_Given task 1_
Please restate the court opinion excerpt starting with "In the case" and going on through "therefore sufficiently corroborated.", substituting "cooperating witness" for "informant".

_Given passage_
In the case of Norman’s confession, there is sufficient independent evidence tending to establish its trustworthiness. This evidence includes testimony that the informant received the paper bag containing the cocaine base and that Norman was seen meeting Scott at the McDonald’s, as well as the audio tape in which a voice identified as Scott’s instructs someone to “pick up that stuff’ and go to the McDonald’s. All of this evidence corroborates aspects of the confession, and tends to establish its trustworthiness. The confession was therefore sufficiently corroborated.

B. Sufficiency of the Evidence

Norman further argues that because his confession indicated that he thought the bag he delivered might have contained money, there was insufficient evidence to show that he was involved with the knowing or intentional possession of a controlled substance as required by 21 U.S.C. § 841. “In order to prove conspiracy to possess and distribute drugs, the Government must prove beyond a reasonable doubt: (1) the existence of an agreement between two or more persons; (2) the defendant’s knowledge of the agreement; and (3) the defendant’s voluntary participation in the conspiracy.” United States v. Tenorio, 360 F.3d 491, 494 (5th Cir.2004). Although mere presence at a crime scene or association with conspirators is not enough to establish participation in a conspiracy, United States v. Maltos, 985 F.2d 743, 746 (5th Cir.1992), “[t]he agreement, a defendant’s guilty knowledge and a defendant’s participation in the conspiracy all may be inferred from the development and collocation of circumstances,” United States v. Lentz, 823 F.2d 867, 868 (5th Cir.1987) (internal quotation omitted). To prove aiding and abetting of a criminal venture, the government must show that the defendant: “(1) associated with the criminal enterprise; (2) participated in the venture; (3) sought by his action to make the venture succeed.” Tenorio, 360 F.3d at 495. Because “[t]he evidence supporting a conspiracy conviction typically supports an aiding and abetting conviction,” id., we consider here the sufficiency of the evidence for the conspiracy conviction.

_Given task 2_
Count the lines of the listing that contain the string "fill", matching case exactly, and reply with the number alone.

Lines of data
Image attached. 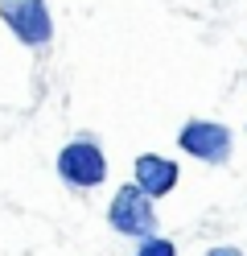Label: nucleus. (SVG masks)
<instances>
[{
    "label": "nucleus",
    "instance_id": "nucleus-1",
    "mask_svg": "<svg viewBox=\"0 0 247 256\" xmlns=\"http://www.w3.org/2000/svg\"><path fill=\"white\" fill-rule=\"evenodd\" d=\"M58 178L70 186V190H95L107 182V153L99 149V140L91 136H74L58 149Z\"/></svg>",
    "mask_w": 247,
    "mask_h": 256
},
{
    "label": "nucleus",
    "instance_id": "nucleus-2",
    "mask_svg": "<svg viewBox=\"0 0 247 256\" xmlns=\"http://www.w3.org/2000/svg\"><path fill=\"white\" fill-rule=\"evenodd\" d=\"M153 202H157V198H148L136 182H124V186L111 194V202H107L111 232H120V236H128V240L157 236V206H153Z\"/></svg>",
    "mask_w": 247,
    "mask_h": 256
},
{
    "label": "nucleus",
    "instance_id": "nucleus-3",
    "mask_svg": "<svg viewBox=\"0 0 247 256\" xmlns=\"http://www.w3.org/2000/svg\"><path fill=\"white\" fill-rule=\"evenodd\" d=\"M177 149L202 166H227L235 153V132L223 120H186L177 128Z\"/></svg>",
    "mask_w": 247,
    "mask_h": 256
},
{
    "label": "nucleus",
    "instance_id": "nucleus-4",
    "mask_svg": "<svg viewBox=\"0 0 247 256\" xmlns=\"http://www.w3.org/2000/svg\"><path fill=\"white\" fill-rule=\"evenodd\" d=\"M0 21L25 50H45L54 42V12L45 0H0Z\"/></svg>",
    "mask_w": 247,
    "mask_h": 256
},
{
    "label": "nucleus",
    "instance_id": "nucleus-5",
    "mask_svg": "<svg viewBox=\"0 0 247 256\" xmlns=\"http://www.w3.org/2000/svg\"><path fill=\"white\" fill-rule=\"evenodd\" d=\"M132 182H136L148 198H169L177 182H181V166L169 162V157L161 153H140L136 162H132Z\"/></svg>",
    "mask_w": 247,
    "mask_h": 256
},
{
    "label": "nucleus",
    "instance_id": "nucleus-6",
    "mask_svg": "<svg viewBox=\"0 0 247 256\" xmlns=\"http://www.w3.org/2000/svg\"><path fill=\"white\" fill-rule=\"evenodd\" d=\"M136 256H177V244L169 236H148V240H136Z\"/></svg>",
    "mask_w": 247,
    "mask_h": 256
},
{
    "label": "nucleus",
    "instance_id": "nucleus-7",
    "mask_svg": "<svg viewBox=\"0 0 247 256\" xmlns=\"http://www.w3.org/2000/svg\"><path fill=\"white\" fill-rule=\"evenodd\" d=\"M206 256H243V248H235V244H214V248H206Z\"/></svg>",
    "mask_w": 247,
    "mask_h": 256
}]
</instances>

_Problem solution 1_
In the case of Norman’s confession, there is sufficient independent evidence tending to establish its trustworthiness. This evidence includes testimony that the cooperating witness received the paper bag containing the cocaine base and that Norman was seen meeting Scott at the McDonald’s, as well as the audio tape in which a voice identified as Scott’s instructs someone to “pick up that stuff’ and go to the McDonald’s. All of this evidence corroborates aspects of the confession, and tends to establish its trustworthiness. The confession was therefore sufficiently corroborated.

_Problem solution 2_
7